Written request | Return each line in the entries below that contains the string "does". Only matches with the same capitalization count.

Materials provided |

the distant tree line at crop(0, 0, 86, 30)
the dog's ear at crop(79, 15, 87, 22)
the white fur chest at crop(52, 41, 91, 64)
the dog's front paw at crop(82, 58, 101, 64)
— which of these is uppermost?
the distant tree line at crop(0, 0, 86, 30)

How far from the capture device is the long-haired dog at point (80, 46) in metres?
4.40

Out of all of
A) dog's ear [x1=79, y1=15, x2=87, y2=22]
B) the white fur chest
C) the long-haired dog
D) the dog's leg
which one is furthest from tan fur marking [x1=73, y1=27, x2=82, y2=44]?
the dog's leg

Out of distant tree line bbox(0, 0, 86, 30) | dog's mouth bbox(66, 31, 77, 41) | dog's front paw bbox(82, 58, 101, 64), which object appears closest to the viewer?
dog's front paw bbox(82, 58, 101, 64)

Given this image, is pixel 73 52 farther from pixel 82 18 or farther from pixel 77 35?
---
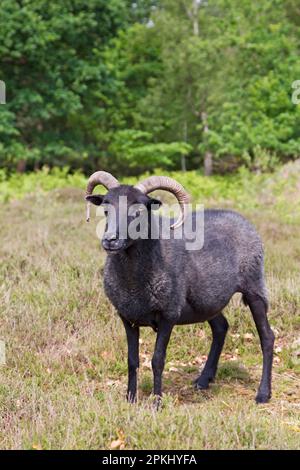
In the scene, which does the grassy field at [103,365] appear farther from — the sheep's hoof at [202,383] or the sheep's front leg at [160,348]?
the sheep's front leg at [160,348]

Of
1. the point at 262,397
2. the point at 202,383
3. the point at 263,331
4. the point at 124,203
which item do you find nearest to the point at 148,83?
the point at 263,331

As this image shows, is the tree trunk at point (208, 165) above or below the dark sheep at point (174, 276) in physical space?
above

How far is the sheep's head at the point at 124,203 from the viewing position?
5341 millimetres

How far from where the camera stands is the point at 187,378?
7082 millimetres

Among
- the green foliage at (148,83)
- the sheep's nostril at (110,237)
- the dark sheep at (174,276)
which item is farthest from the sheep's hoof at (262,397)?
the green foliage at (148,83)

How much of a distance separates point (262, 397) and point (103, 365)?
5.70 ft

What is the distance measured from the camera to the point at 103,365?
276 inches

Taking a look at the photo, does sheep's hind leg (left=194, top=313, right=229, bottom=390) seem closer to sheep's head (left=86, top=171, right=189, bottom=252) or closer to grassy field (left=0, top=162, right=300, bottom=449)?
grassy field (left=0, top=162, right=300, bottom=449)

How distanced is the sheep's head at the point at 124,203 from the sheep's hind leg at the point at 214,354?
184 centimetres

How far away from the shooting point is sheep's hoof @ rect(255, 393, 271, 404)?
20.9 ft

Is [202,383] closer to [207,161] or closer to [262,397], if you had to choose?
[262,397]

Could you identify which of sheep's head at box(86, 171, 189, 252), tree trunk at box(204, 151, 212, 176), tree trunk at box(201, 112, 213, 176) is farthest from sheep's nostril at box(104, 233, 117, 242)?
--
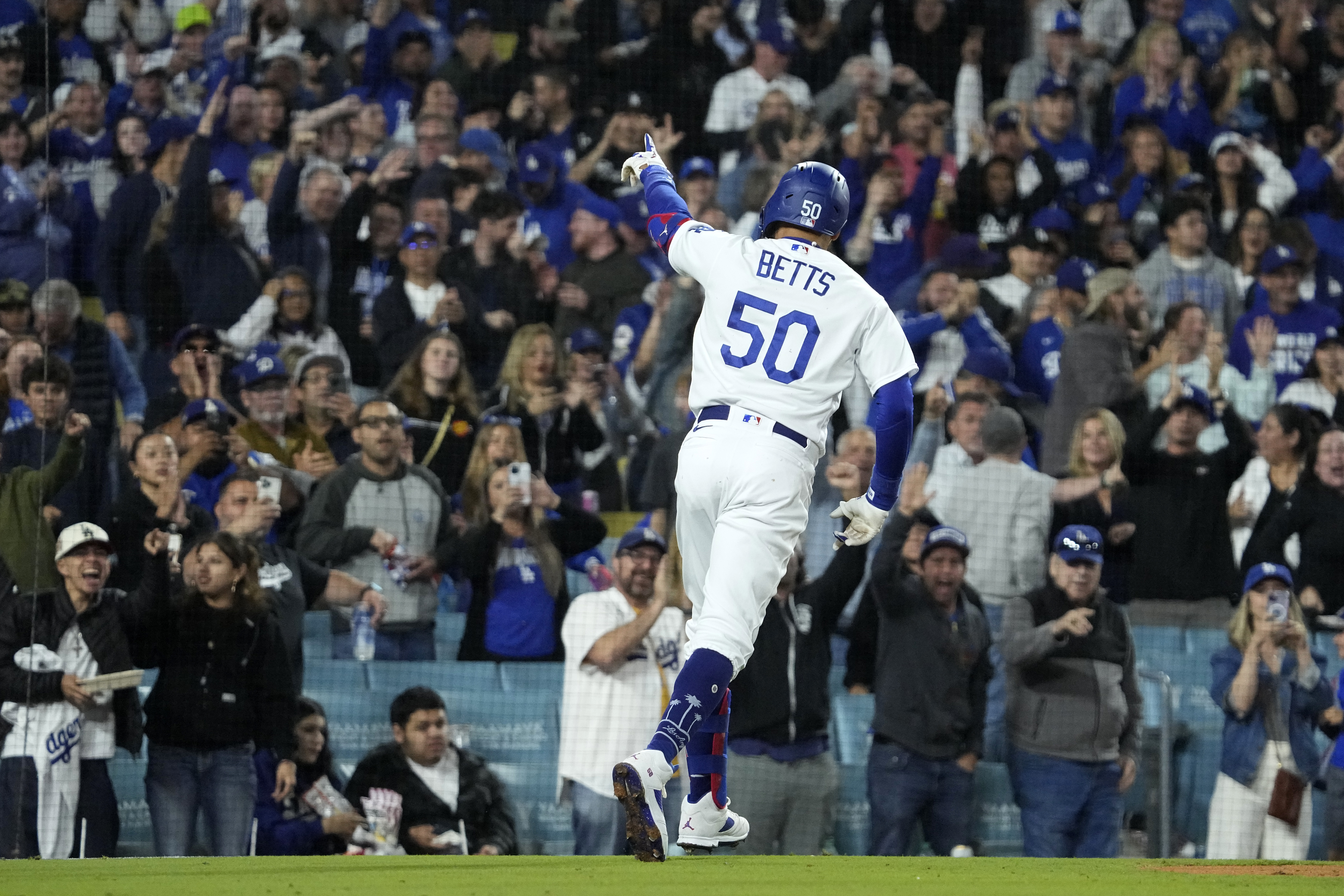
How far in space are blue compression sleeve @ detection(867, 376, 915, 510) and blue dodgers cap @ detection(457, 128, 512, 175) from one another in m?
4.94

Worked solution |
In the scene, which does the grassy field at [103,365] appear farther from — the sheep's hoof at [202,383] or the sheep's front leg at [160,348]?
Taking a look at the photo, does sheep's hind leg (left=194, top=313, right=229, bottom=390) seem closer to sheep's head (left=86, top=171, right=189, bottom=252) or closer to grassy field (left=0, top=162, right=300, bottom=449)?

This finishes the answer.